CONCLUSION AND RECOMMENDATIONS
Despite eradication efforts, brucellosis remains endemic in Algeria. Management of the disease in Constantine has several shortcomings: the screening programme only covers cattle and has a low and irregular screening rate. Vaccination of small ruminants with Rev1 has not been pursued, goats are not screened, and case detection depends on alerts following the identification of human cases and therefore does not reflect the true status. Data on sheep are also unknown.

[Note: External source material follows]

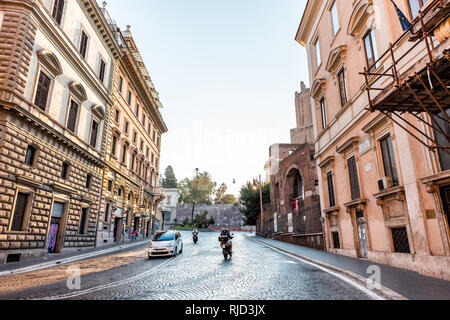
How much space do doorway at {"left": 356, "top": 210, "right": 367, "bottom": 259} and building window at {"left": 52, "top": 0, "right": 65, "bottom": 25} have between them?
19.9 m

The effectiveness of the screening and slaughter control programme used by the Algerian authorities could be improved by making it compulsory, increasing the number of animals and species covered, identifying and tagging these animals, and controlling their movements. An increase in the compensation rates for farmers is also essential. Vaccination should cover a larger number of small ruminants. Surveys are essential to identify the specific strain using molecular tools to select appropriate vaccines for herds at the national level. Awareness campaigns are needed to educate the public about the dangers of consuming raw milk and its by-products, and the early warning system must be effective. Intersectoral collaboration within a One Health approach will be essential to control this zoonosis, which will persist until the animal reservoir is controlled. Further studies in other geographical parts of Algeria and in other mammals will be necessary to obtain a complete epidemiological overview of brucellosis in Algeria.
Data on cases of caprine brucellosis are biased and therefore do not accurately reflect the true status. Farmers are not obliged to participate in prophylaxis programmes. As a result, screening rates refer only to registered farms and lead to an underestimation of the true prevalence. In addition, there is a lack of available data on the status of sheep. Unfortunately, our study was limited by the paucity of data on small ruminants, particularly goats, which prevents a full understanding of the epidemiology of the disease. Further studies are needed to fill these knowledge gaps and provide a more complete epidemiological picture of brucellosis in Algeria.